| Objective |
Would you return all of this data exactly, leaving nothing out?

| Available data |
++++
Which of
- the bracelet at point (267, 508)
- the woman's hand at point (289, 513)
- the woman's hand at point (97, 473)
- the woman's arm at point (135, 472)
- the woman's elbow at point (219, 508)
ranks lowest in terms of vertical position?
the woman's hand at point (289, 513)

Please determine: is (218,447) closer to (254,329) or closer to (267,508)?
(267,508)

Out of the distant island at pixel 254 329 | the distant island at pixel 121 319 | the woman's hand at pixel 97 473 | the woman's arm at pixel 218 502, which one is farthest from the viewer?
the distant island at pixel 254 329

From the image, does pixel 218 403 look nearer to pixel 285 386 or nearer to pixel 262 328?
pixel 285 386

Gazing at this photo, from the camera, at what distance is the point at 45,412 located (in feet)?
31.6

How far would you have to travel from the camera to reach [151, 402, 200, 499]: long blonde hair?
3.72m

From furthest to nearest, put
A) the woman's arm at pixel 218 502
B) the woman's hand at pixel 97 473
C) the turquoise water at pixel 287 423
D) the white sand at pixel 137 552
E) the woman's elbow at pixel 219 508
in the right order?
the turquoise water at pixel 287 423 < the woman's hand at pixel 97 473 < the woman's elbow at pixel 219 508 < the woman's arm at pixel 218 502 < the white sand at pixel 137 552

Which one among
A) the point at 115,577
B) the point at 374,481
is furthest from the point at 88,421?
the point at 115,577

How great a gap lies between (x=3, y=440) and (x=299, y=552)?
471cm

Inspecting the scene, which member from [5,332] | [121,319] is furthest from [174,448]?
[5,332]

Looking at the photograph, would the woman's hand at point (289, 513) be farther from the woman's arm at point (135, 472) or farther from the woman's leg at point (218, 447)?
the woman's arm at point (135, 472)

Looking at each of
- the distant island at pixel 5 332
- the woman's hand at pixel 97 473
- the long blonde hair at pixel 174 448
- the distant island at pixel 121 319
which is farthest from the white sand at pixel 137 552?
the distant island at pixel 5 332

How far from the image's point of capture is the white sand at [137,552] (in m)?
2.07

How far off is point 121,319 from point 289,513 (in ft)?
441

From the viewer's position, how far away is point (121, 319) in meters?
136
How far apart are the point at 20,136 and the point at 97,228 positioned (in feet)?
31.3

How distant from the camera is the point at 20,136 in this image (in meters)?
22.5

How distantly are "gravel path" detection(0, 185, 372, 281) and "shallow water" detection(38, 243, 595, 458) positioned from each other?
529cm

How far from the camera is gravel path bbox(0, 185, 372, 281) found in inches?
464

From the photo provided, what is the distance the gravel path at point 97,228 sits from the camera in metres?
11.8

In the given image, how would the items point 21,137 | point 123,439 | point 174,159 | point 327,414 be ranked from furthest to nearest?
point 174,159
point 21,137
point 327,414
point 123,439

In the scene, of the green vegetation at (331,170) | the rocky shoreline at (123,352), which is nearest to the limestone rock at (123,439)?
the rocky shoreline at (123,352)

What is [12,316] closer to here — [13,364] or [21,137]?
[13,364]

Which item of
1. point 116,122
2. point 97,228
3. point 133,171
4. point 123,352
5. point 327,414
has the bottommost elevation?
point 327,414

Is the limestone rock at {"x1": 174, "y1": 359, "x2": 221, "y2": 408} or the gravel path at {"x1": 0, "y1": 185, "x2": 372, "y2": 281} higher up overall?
++++
| Result below |
Which of
- the bracelet at point (267, 508)
- the woman's hand at point (289, 513)
- the woman's hand at point (97, 473)
- the woman's arm at point (135, 472)
- the woman's elbow at point (219, 508)
ranks lowest in terms of vertical position?
the woman's hand at point (289, 513)

Please determine: is (218,447) closer to (254,329) or closer to (267,508)?
(267,508)

Out of the distant island at pixel 254 329 | the distant island at pixel 121 319 | the woman's hand at pixel 97 473 | the woman's arm at pixel 218 502, which one is farthest from the viewer?
the distant island at pixel 254 329

From the image, does pixel 218 403 look nearer to pixel 285 386 or nearer to pixel 262 328?
pixel 285 386

Gazing at this photo, from the camera, at what distance is the point at 45,412 located (in feet)?
31.6

How far would you have to travel from the camera to reach [151, 402, 200, 499]: long blonde hair?
3.72m

From furthest to nearest, put
A) the woman's arm at pixel 218 502
B) the woman's hand at pixel 97 473
C) the turquoise water at pixel 287 423
D) the white sand at pixel 137 552
E) the woman's elbow at pixel 219 508
in the right order?
the turquoise water at pixel 287 423 < the woman's hand at pixel 97 473 < the woman's elbow at pixel 219 508 < the woman's arm at pixel 218 502 < the white sand at pixel 137 552

Which one among
A) the point at 115,577
B) the point at 374,481
is furthest from the point at 88,421?
the point at 115,577

How great a gap lies between (x=3, y=440) and (x=299, y=552)?
471cm

Inspecting the scene, which member from [5,332] | [121,319] is furthest from [174,448]?
[5,332]

Looking at the photograph, would the woman's hand at point (289, 513) be farther from the woman's arm at point (135, 472) or farther from the woman's leg at point (218, 447)?
the woman's arm at point (135, 472)

Looking at each of
- the distant island at pixel 5 332
- the woman's hand at pixel 97 473
- the long blonde hair at pixel 174 448
- the distant island at pixel 121 319
which is farthest from the white sand at pixel 137 552?
the distant island at pixel 5 332

How far from the image's point of capture is the white sand at [137,552] (in m)?
2.07

How far off is point 121,319 from point 289,513 (in ft)?
441

From the viewer's position, how far away is point (121, 319) in meters?
136
How far apart are the point at 20,136 and the point at 97,228 positioned (in feet)?
31.3

How distant from the camera is the point at 20,136 in this image (in meters)?
22.5

How distantly are "gravel path" detection(0, 185, 372, 281) and "shallow water" detection(38, 243, 595, 458) positioned from each other?
529cm

How far from the camera is gravel path bbox(0, 185, 372, 281) found in inches?
464

From the photo provided, what is the distance the gravel path at point 97,228 sits from the camera in metres?
11.8

In the given image, how would the items point 21,137 | point 123,439 | point 174,159 | point 327,414 be ranked from furthest to nearest?
point 174,159
point 21,137
point 327,414
point 123,439

In the scene, of the green vegetation at (331,170) | the rocky shoreline at (123,352), which is nearest to the limestone rock at (123,439)?
the rocky shoreline at (123,352)

What is [12,316] closer to here — [13,364] or [21,137]?
[13,364]

Which item of
1. point 116,122
2. point 97,228
3. point 133,171
4. point 123,352
5. point 327,414
has the bottommost elevation?
point 327,414

Is the limestone rock at {"x1": 174, "y1": 359, "x2": 221, "y2": 408} or the gravel path at {"x1": 0, "y1": 185, "x2": 372, "y2": 281} higher up overall?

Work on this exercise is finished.